▸ **Fragmento proporcionado**
━━━━

Quien quiere poco, tiene todo; quien nada quiere

es libre; quien no tiene, y no desea,

siendo hombre, es igual a los dioses.

 

Una Historia de amor: Fernando Pessoa y Ophélia Queiroz

 

El encuentro ocurrió a finales de 1919. Él tenía 31 años y ella 19.

Escribe Ophélia: “Respondí a un anuncio del Diario de Noticias. Tenía diecinueve años, era alegre, despierta, independiente y, contra la voluntad de mis familiares, decidí buscar un empleo. No lo necesitaba, dado que siendo la más joven de ocho hermanos y la única que no estaba casada, me consentían mucho y me daban todo lo que quisiera.

Tenía un diploma en francés después de haberlo estudiado durante cinco años, por lo que sabía escribir y hablar común y corriente el francés comercial, sabía escribir a máquina con casi cualquier tipo de marca y sabía también un poco de inglés”.

Sólo un tiempo después se produce esta escena. Imaginemos una oficina de la Baixa, Lisboa. Ophélia se presenta a una entrevista de trabajo como mecanógrafa. Es de mañana. Lleva puesto un vestido ligero. Tiene un ímpetu revulsivo en su mirada y está dotada de un temperamento sagaz. Él ya ejercía como traductor de correspondencia comercial en el establecimiento. Conjeturamos el encuentro. La muchacha levanta la mirada y se topa con un joven de bigotes oxidados por el tabaco, viste un traje negro; más tarde sabremos que el color obedece al luto por su padrastro, João Miguel Rosa, ex cónsul en Durban, Sud África. Así describe ella la primera impresión: “Tenía gafas, un sombrero con el ala alzada y con un moño puesto y llevaba puesto un corbatín. Y portaba los pantalones sostenidos con tirantes, como se solía hacer. No sé por qué me dieron tantas ganas de reír. Sólo con gran esfuerzo logré controlarme y decirle, en respuesta a su pregunta, que me encontraba ahí por el anuncio en el periódico”.

En aquella fábrica que comerciaba con cemento, en el número 42 de la Rua d’Assunção, comenzaría poco tiempo después una relación intensa, signada por un epistolario lúdico, tan sublime como pueril, como si de la pura escritura se tratase.

━━━━

▸ **Material proporcionado**
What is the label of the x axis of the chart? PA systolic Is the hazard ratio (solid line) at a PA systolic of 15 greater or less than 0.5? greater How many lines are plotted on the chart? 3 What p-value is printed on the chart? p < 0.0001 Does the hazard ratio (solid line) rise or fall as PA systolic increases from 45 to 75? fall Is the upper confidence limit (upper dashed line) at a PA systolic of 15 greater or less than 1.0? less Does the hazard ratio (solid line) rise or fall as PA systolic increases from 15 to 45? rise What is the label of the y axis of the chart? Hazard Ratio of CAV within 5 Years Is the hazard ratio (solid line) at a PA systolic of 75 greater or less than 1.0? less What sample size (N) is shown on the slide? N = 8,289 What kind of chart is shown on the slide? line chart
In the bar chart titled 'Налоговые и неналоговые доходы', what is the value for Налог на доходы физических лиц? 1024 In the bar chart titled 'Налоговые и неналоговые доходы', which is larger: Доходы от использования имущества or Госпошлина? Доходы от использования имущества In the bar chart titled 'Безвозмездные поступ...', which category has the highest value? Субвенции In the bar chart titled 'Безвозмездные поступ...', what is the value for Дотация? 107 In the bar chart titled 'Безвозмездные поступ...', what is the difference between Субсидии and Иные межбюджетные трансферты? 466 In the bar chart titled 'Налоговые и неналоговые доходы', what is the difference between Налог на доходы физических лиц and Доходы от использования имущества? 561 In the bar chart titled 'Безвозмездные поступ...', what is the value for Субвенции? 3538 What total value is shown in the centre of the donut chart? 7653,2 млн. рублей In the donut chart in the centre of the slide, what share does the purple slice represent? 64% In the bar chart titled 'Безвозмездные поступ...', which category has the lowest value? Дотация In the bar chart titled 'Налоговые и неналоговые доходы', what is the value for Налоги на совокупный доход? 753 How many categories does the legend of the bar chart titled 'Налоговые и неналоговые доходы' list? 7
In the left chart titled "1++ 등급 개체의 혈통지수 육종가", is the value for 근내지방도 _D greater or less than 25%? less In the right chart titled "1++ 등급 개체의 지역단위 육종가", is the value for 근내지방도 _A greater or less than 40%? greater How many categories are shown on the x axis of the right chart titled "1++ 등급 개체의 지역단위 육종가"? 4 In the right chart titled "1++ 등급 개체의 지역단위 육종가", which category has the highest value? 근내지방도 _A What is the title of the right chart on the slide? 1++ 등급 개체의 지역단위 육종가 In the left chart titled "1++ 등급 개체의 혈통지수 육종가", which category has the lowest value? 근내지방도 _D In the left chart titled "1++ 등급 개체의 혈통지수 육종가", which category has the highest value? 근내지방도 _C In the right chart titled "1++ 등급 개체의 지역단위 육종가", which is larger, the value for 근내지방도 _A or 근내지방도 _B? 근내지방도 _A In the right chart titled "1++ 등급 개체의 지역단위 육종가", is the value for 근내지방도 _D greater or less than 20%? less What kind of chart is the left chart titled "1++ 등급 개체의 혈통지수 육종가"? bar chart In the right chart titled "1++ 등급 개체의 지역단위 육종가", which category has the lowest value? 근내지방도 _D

━━━━

▸ **Preguntas**
#1 Según el fragmento sobre Pessoa y Ophélia, ¿en qué número y calle se encontraba la fábrica que comerciaba con cemento?
#2 Reformule como lista el párrafo del fragmento sobre Pessoa y Ophélia que comienza con «Tenía un diploma en francés», conservando sus datos principales.
#3 Extraiga sin alteraciones, del fragmento sobre Pessoa y Ophélia, el pasaje comprendido entre "siendo hombre, es" y "años y ella 19.", ambos incluidos.

▸ **Soluciones propuestas**
#1 En el número 42 de la Rua d’Assunção.

#2
- Tenía un diploma en francés tras estudiarlo durante cinco años.
- Sabía escribir y hablar el francés comercial común y corriente.
- Sabía escribir a máquina con casi cualquier tipo de marca.
- Sabía también un poco de inglés.

#3
siendo hombre, es igual a los dioses.

 

Una Historia de amor: Fernando Pessoa y Ophélia Queiroz

 

El encuentro ocurrió a finales de 1919. Él tenía 31 años y ella 19.